Is it ok to return default argument's value by const reference?

Question

Is it ok to return default argument's value by const reference like in the examples below:

https://coliru.stacked-crooked.com/a/ff76e060a007723b

#include <string>

const std::string& foo(const std::string& s = std::string(""))
{
    return s;
}

int main()
{
    const std::string& s1 = foo();
    std::string s2 = foo();

    const std::string& s3 = foo("s");
    std::string s4 = foo("s");
}

Answer 1

It is not safe:

In general, the lifetime of a temporary cannot be further extended by "passing it on": a second reference, initialized from the reference to which the temporary was bound, does not affect its lifetime.

Answer 2

In your code, both s1 and s3 are dangling references. s2 and s4 are ok.

In the first call, the temporary empty std::string object created from the default argument will be created in the context of the expression containing the call. Therefore, it will die at the end of the definition of s1, which leaves s1 dangling.

In the second call, the temporary std::string object is used to initialize s2, then it dies.

In the third call, the string literal "s" is used to create a temporary std::string object and that also dies at the end of the definition of s3, leaving s3 dangling.

In the fourth call, the temporary std::string object with value "s" is used to initialize s4 and then it dies.

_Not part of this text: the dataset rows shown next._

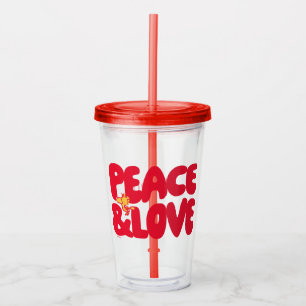 Erdnüsse   Frieden und Liebe Woodstock Acryltrinkbecher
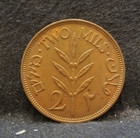 1945 Palestine  british Mandate  2 Mils  Good Grade  Km-2  pa7 
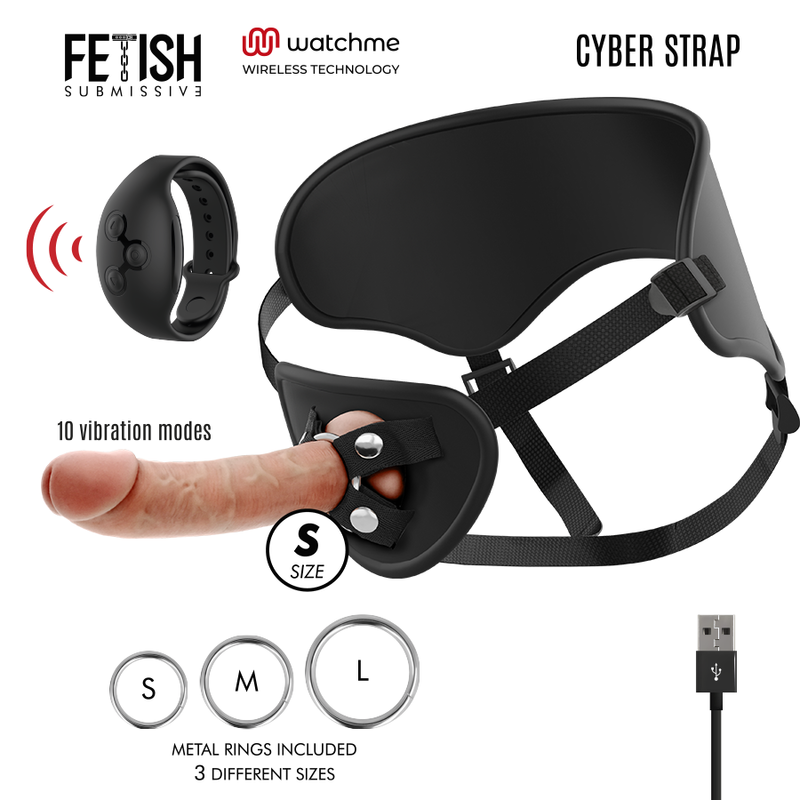 Set strap-on Fetish Submissive Cyberstrap con orologio WATCHME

See C++17 [class.temporary]/6.1

A temporary object bound to a reference parameter in a function call (8.2.2) persists until the completion of the full-expression containing the call.

Answer 3

It depends on what you do with the string afterwards.

If your question is is my code correct? then yes is it.

From [dcl.fct.default]/2

[ Example: The declaration

void point(int = 3, int = 4);

declares a function that can be called with zero, one, or two arguments of type int. It can be called in any of these ways:

point(1,2);  point(1);  point();

The last two calls are equivalent to point(1,4) and point(3,4), respectively. — end example]

So your code is effectively equivalent to:

const std::string& s1 = foo(std::string(""));
std::string s2 = foo(std::string(""));

All your code is correct, but there is no reference lifetime extension in any of these cases, since the return type is a reference.

Since you call a function with a temporary, the lifetime of the returned string won't extend the statement.

const std::string& s1 = foo(std::string("")); // okay

s1; // not okay, s1 is dead. s1 is the temporary.

Your example with s2 is okay since you copy (or move) from the temporary before the end of the satement. s3 has the same problem than s1.